DESCRIPTION OF THE TASK: Update the records below by changing every occurrence of "stairway" to "staircase". Leave all other text unchanged.
start SUPPLIED RECORDS
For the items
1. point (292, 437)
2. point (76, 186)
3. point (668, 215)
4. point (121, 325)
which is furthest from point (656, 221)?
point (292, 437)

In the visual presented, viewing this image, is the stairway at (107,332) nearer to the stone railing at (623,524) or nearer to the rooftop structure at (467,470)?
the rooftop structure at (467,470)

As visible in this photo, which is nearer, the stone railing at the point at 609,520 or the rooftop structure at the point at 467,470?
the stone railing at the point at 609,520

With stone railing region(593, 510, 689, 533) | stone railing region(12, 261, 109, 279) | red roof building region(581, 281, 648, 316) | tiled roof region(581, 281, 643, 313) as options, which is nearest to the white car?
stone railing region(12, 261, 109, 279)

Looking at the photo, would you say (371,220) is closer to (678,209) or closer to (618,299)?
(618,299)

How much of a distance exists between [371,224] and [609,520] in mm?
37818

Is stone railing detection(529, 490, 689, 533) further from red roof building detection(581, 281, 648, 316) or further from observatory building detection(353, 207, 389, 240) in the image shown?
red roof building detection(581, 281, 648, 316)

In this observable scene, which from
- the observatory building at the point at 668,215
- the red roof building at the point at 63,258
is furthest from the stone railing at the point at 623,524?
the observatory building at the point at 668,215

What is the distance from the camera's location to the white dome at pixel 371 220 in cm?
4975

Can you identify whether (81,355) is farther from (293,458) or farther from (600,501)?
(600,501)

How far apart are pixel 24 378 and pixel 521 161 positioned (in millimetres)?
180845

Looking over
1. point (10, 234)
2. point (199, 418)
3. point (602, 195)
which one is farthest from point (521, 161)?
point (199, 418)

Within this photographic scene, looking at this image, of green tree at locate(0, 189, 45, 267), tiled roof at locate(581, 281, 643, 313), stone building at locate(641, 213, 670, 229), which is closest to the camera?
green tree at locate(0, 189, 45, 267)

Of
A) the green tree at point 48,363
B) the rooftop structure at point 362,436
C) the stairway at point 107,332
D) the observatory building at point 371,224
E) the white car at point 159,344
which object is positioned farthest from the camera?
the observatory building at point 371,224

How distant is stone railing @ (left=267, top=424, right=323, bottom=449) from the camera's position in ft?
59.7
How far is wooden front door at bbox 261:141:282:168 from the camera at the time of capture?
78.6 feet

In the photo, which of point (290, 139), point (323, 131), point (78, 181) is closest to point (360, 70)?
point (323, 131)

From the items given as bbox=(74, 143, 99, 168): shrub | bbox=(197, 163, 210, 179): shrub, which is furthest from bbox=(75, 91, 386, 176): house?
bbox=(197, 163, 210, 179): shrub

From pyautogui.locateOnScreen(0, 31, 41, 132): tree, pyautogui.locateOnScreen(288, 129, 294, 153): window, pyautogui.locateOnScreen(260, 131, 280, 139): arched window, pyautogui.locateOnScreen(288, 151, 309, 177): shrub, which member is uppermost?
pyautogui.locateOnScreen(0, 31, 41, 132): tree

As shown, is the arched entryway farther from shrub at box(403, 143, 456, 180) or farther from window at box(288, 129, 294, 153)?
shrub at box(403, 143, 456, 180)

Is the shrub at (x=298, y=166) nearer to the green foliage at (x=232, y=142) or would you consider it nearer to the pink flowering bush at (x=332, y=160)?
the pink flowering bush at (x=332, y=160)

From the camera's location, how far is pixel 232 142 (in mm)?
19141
end SUPPLIED RECORDS
WORKED SOLUTION:
For the items
1. point (292, 437)
2. point (76, 186)
3. point (668, 215)
4. point (121, 325)
which is furthest from point (656, 221)?
point (292, 437)

In the visual presented, viewing this image, is the staircase at (107,332) nearer to the stone railing at (623,524) or nearer to the rooftop structure at (467,470)?
the rooftop structure at (467,470)

As visible in this photo, which is nearer, the stone railing at the point at 609,520 or the rooftop structure at the point at 467,470?
the stone railing at the point at 609,520

With stone railing region(593, 510, 689, 533) | stone railing region(12, 261, 109, 279) | red roof building region(581, 281, 648, 316) | tiled roof region(581, 281, 643, 313) as options, which is nearest to the white car?
stone railing region(12, 261, 109, 279)

Looking at the photo, would you say (371,220) is closer to (678,209) or closer to (618,299)?
(618,299)

How much of a distance exists between [371,224] and [609,520] in mm?
37818

Is stone railing detection(529, 490, 689, 533) further from red roof building detection(581, 281, 648, 316) or further from observatory building detection(353, 207, 389, 240) in the image shown?
red roof building detection(581, 281, 648, 316)

In this observable scene, which from
- the observatory building at the point at 668,215
- the red roof building at the point at 63,258
is furthest from the stone railing at the point at 623,524?
the observatory building at the point at 668,215

What is the distance from the camera's location to the white dome at pixel 371 220 in cm?
4975

Can you identify whether (81,355) is farther from (293,458) or farther from (600,501)?
(600,501)

How far apart are pixel 24 378 and pixel 521 161 positioned (in millimetres)?
180845

Looking over
1. point (10, 234)
2. point (199, 418)
3. point (602, 195)
which one is farthest from point (521, 161)?
point (199, 418)

Within this photographic scene, looking at this image, of green tree at locate(0, 189, 45, 267), tiled roof at locate(581, 281, 643, 313), stone building at locate(641, 213, 670, 229), which is closest to the camera?
green tree at locate(0, 189, 45, 267)

Of
A) the green tree at point 48,363
B) the rooftop structure at point 362,436
C) the staircase at point 107,332
D) the observatory building at point 371,224
E) the white car at point 159,344
which object is positioned farthest from the camera?
the observatory building at point 371,224

How distant is stone railing @ (left=267, top=424, right=323, bottom=449) from the camera's position in ft?
59.7
How far is wooden front door at bbox 261:141:282:168 from the camera at the time of capture?
78.6 feet

In the photo, which of point (290, 139), point (323, 131), point (78, 181) is closest to point (360, 70)?
point (323, 131)

From the items given as bbox=(74, 143, 99, 168): shrub | bbox=(197, 163, 210, 179): shrub, which is furthest from bbox=(75, 91, 386, 176): house?
bbox=(197, 163, 210, 179): shrub

From pyautogui.locateOnScreen(0, 31, 41, 132): tree, pyautogui.locateOnScreen(288, 129, 294, 153): window, pyautogui.locateOnScreen(260, 131, 280, 139): arched window, pyautogui.locateOnScreen(288, 151, 309, 177): shrub, which member is uppermost?
pyautogui.locateOnScreen(0, 31, 41, 132): tree

As shown, is the arched entryway farther from shrub at box(403, 143, 456, 180) or farther from window at box(288, 129, 294, 153)?
shrub at box(403, 143, 456, 180)

Is the shrub at (x=298, y=166) nearer to the green foliage at (x=232, y=142) or would you consider it nearer to the pink flowering bush at (x=332, y=160)?
the pink flowering bush at (x=332, y=160)

From the camera's location, how far is pixel 232 142 (in mm)?
19141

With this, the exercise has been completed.